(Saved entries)

(begin)

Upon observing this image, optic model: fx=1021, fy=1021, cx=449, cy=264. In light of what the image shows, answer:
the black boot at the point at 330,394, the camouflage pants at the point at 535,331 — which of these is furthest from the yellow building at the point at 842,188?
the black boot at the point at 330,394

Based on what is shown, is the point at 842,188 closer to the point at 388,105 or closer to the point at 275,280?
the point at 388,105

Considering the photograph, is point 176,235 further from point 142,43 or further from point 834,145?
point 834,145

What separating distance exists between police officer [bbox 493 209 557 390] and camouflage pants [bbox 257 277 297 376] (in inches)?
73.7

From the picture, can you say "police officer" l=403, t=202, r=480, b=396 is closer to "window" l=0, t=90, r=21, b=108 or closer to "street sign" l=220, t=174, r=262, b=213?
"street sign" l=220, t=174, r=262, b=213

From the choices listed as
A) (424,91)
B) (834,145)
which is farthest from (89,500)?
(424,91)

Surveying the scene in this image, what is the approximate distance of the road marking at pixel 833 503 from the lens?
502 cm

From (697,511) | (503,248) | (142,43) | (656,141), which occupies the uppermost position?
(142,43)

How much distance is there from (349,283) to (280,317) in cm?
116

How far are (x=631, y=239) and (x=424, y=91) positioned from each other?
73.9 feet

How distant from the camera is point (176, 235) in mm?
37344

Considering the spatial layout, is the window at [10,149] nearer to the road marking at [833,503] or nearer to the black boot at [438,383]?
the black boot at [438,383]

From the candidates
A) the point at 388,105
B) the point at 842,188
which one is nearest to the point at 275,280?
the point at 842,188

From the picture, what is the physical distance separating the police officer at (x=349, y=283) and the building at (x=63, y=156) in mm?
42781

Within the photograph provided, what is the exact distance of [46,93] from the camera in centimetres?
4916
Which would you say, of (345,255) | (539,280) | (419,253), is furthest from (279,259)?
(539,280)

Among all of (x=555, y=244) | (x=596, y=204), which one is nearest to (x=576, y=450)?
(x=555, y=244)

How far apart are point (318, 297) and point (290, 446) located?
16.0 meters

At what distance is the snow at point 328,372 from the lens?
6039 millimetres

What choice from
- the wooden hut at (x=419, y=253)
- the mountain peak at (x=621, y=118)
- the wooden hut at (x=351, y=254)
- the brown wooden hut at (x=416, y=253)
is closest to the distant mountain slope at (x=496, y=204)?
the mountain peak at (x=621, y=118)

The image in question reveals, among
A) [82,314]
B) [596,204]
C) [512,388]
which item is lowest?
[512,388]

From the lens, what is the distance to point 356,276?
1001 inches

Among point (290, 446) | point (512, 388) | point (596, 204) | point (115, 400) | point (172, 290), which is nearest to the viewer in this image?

(end)

Reproduce every record above verbatim, line for line, with no changes.

Upon observing this image, optic model: fx=1021, fy=1021, cx=449, cy=264. In light of what the image shows, answer:
the black boot at the point at 330,394, the camouflage pants at the point at 535,331 — which of these is furthest from the yellow building at the point at 842,188?
the black boot at the point at 330,394

Based on what is shown, is the point at 842,188 closer to the point at 388,105 or closer to the point at 275,280?
the point at 388,105

Considering the photograph, is point 176,235 further from point 142,43 or further from point 834,145?
point 834,145

What separating distance exists between police officer [bbox 493 209 557 390] and camouflage pants [bbox 257 277 297 376] (in inches)?
73.7

From the picture, can you say "police officer" l=403, t=202, r=480, b=396 is closer to "window" l=0, t=90, r=21, b=108 or closer to "street sign" l=220, t=174, r=262, b=213?
"street sign" l=220, t=174, r=262, b=213

From the choices listed as
A) (424,91)
B) (834,145)
which is farthest from (89,500)?
(424,91)

Surveying the scene in this image, what is the approximate distance of the road marking at pixel 833 503 from the lens?
502 cm

From (697,511) | (503,248) | (142,43) | (656,141), which occupies the uppermost position?
(142,43)

How much distance is there from (349,283) to (280,317) in cm?
116

How far are (x=631, y=239) and (x=424, y=91) positioned from each other?
73.9 feet

How distant from the camera is point (176, 235) in mm?
37344

Considering the spatial layout, is the window at [10,149] nearer to the road marking at [833,503] or nearer to the black boot at [438,383]?
the black boot at [438,383]

From the candidates
A) the point at 388,105
B) the point at 842,188
which one is nearest to the point at 275,280?
the point at 842,188

From the picture, what is the physical distance separating the police officer at (x=349, y=283) and the building at (x=63, y=156) in mm?
42781

Within the photograph provided, what is the exact distance of [46,93] from the camera in centimetres?
4916
Which would you say, of (345,255) | (539,280) | (419,253), is furthest from (279,259)?
(539,280)

Among all of (x=555, y=244) | (x=596, y=204), which one is nearest to (x=576, y=450)?
(x=555, y=244)

How far apart are point (318, 297) and point (290, 446) located?
16.0 meters

At what distance is the snow at point 328,372 from the lens?
6039 millimetres

What choice from
- the wooden hut at (x=419, y=253)
- the mountain peak at (x=621, y=118)
- the wooden hut at (x=351, y=254)
- the brown wooden hut at (x=416, y=253)
is closest to the distant mountain slope at (x=496, y=204)?
the mountain peak at (x=621, y=118)

The image in question reveals, among
A) [82,314]
B) [596,204]
C) [512,388]
which item is lowest?
[512,388]

From the lens, what is the distance to point 356,276?
1001 inches

Among point (290, 446) | point (512, 388) | point (596, 204) | point (115, 400) | point (172, 290), which is nearest to the viewer in this image?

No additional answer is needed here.